Viral conjunctivitis is usually a result of the same kind of virus that produces the recognizable red and watery eyes, sore throat and runny nose of the common cold. Symptoms of viral pink eye can last from seven to fourteen days and like other viruses cannot be treated with medication. Applying compresses to your eyes in a dark room may provide some relief. Viral pink eye is transmittable until it's gone, so in the meanwhile practice excellent hygiene, wipe away any discharge and avoid using communal towels or pillowcases. If your child has viral conjunctivitis, you will need to keep him/her at home from school for three days to a week until it clears up.

Bacterial pink eye is caused by a common bacterial infection that gets into the eye typically from an external object touching the eye that is carrying the bacteria, such as a dirty finger. This form of pink eye is usually treated with antibiotic cream or drops. Most often you should see the symptoms disappearing within just a few days of antibiotic drops, but always be sure to take the entire course of antibiotics to prevent the infection from returning.
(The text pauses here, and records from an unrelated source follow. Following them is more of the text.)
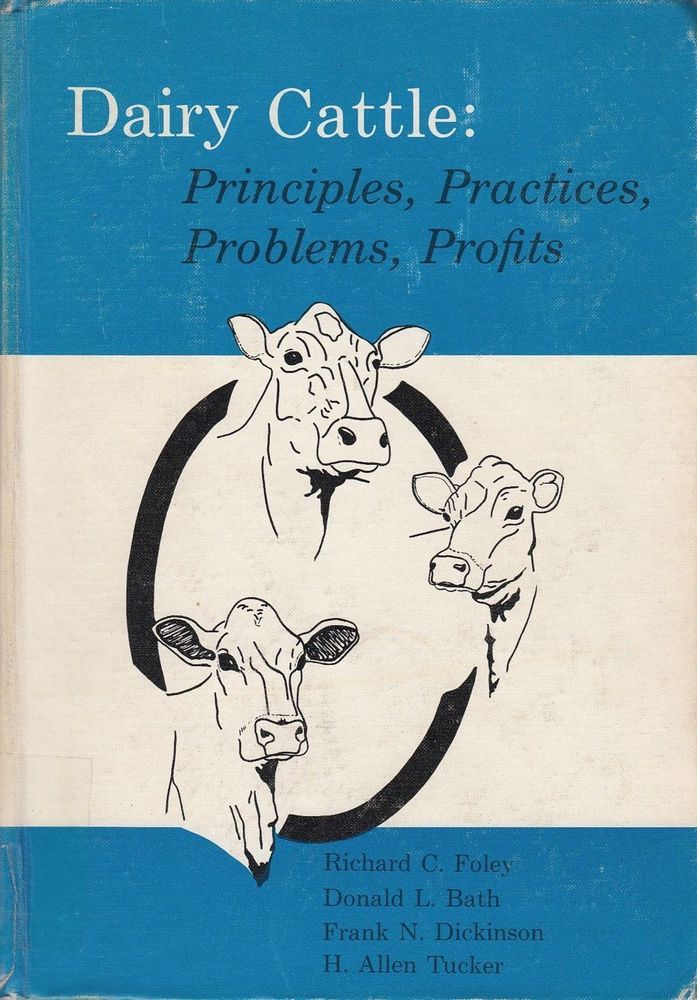 Dairy Cattle: Principles Practices Problems Profits 1972 Foley Bath Dickinson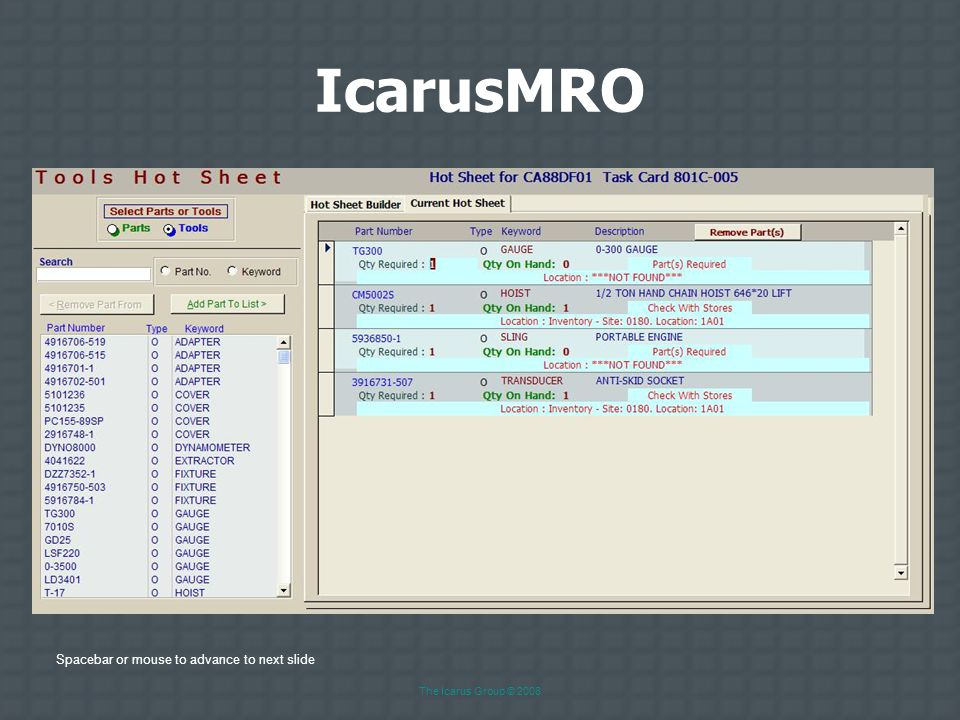 "Spacebar or mouse to advance to next slide The Icarus Group © 2008 IcarusMRO Hot Sheet –Determine ""who"" supplies part. You or the customer. –Track par"
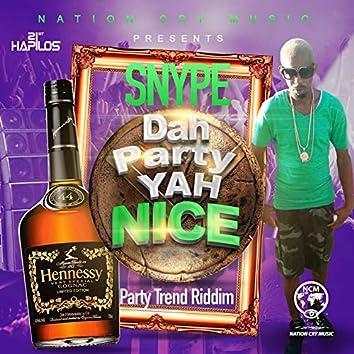 Dah Party Yah Nice - Single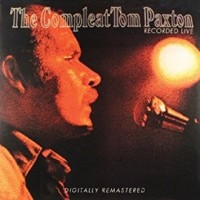 Purchase Tom Paxton - The Compleat Tom Paxton - Recorded Live CD1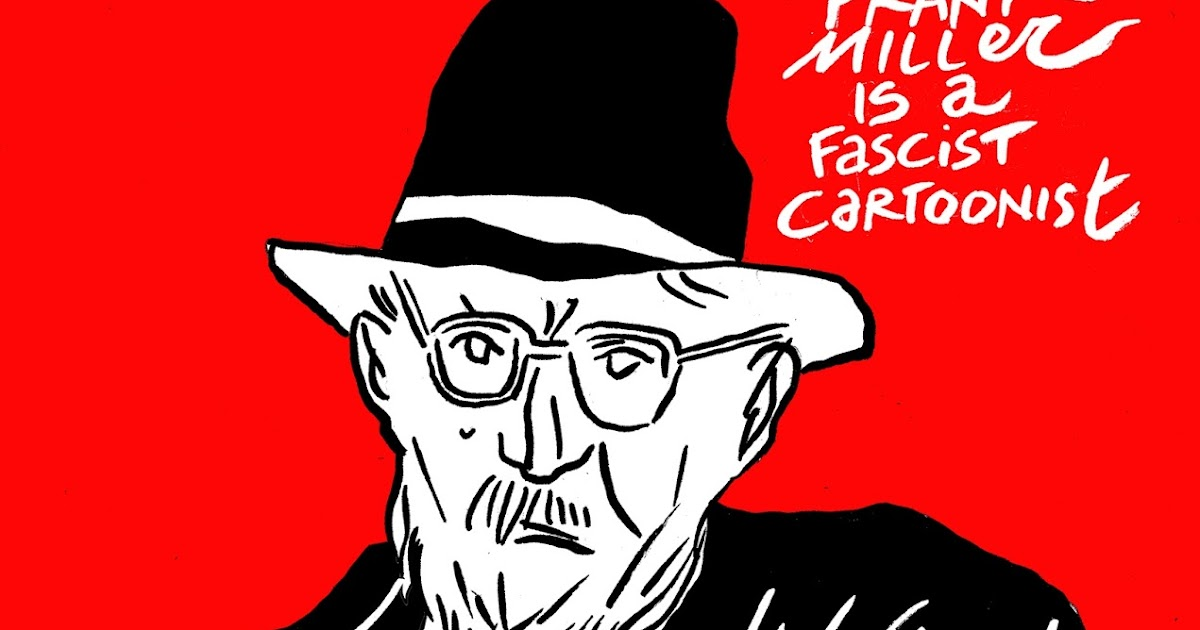 Channeldraw: Frank Miller is a Fascist Cartoonist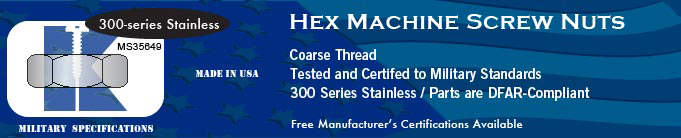 300-Series SS Coarse (MS35649C) Hex Nuts Nut Stock Military Fasteners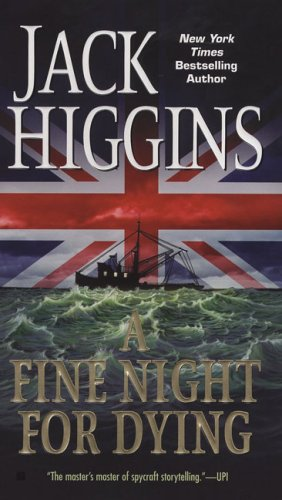 A Fine Night For Dying (Paul Chavasse), Jack Higgins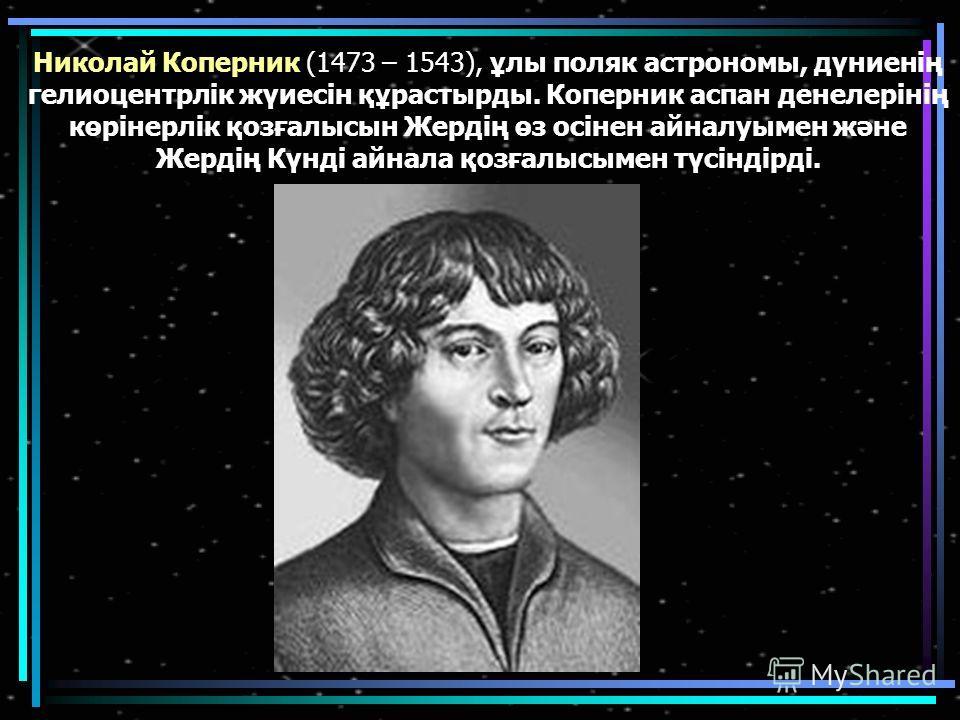 Николай Коперник (1473 – 1543), ұлы поляк астрономы, дүниенің гелиоцентрлік жүиесін құрастырды. Коперник аслан денелерінің көрінерлік қозғалысын Жердің өз осінен айналуымен және Жердің Күнді айнала қозғалысымен түсіндірді.
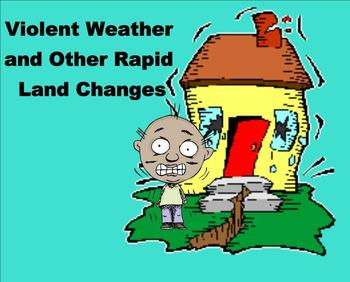 Violent Weather & Other Rapid Land Changes - A Third Grade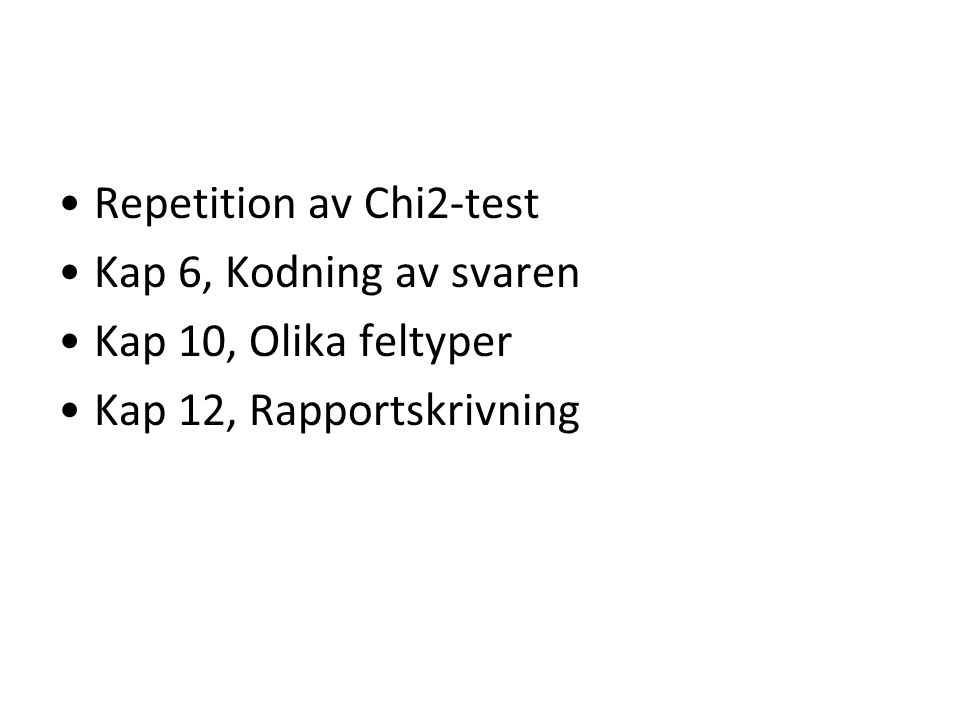 Repetition av Chi2-test Kap 6, Kodning av svaren Kap 10, Olika feltyper Kap 12, Rapportskrivning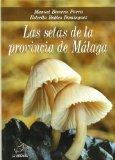 Portada de LAS SETAS DE LA PROVINCIA DE MALAGA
Allergic pink eye is not infectious or contagious. It usually occurs among those who already have seasonal allergies or allergies to substances such as pets or dust. The allergic symptoms in the eyes may be just part of a larger allergic response. The first step in alleviating pink eye that is due to allergies is to eliminate or avoid the allergen, if possible. Use cool compresses and artificial tears to relieve discomfort in mild cases. When the infection is more severe, your optometrist might give you a prescription for an anti-inflammatory or antihistamine. In cases of persistent allergic conjunctivitis, steroid eye drops might be prescribed.

Even though pink eye is typically a minor eye infection, there is sometimes a chance it could deteriorate into a more threatening issue. Any time you notice symptoms of pink eye, be sure to schedule an appointment with your optometrist in order to see how to best to treat it.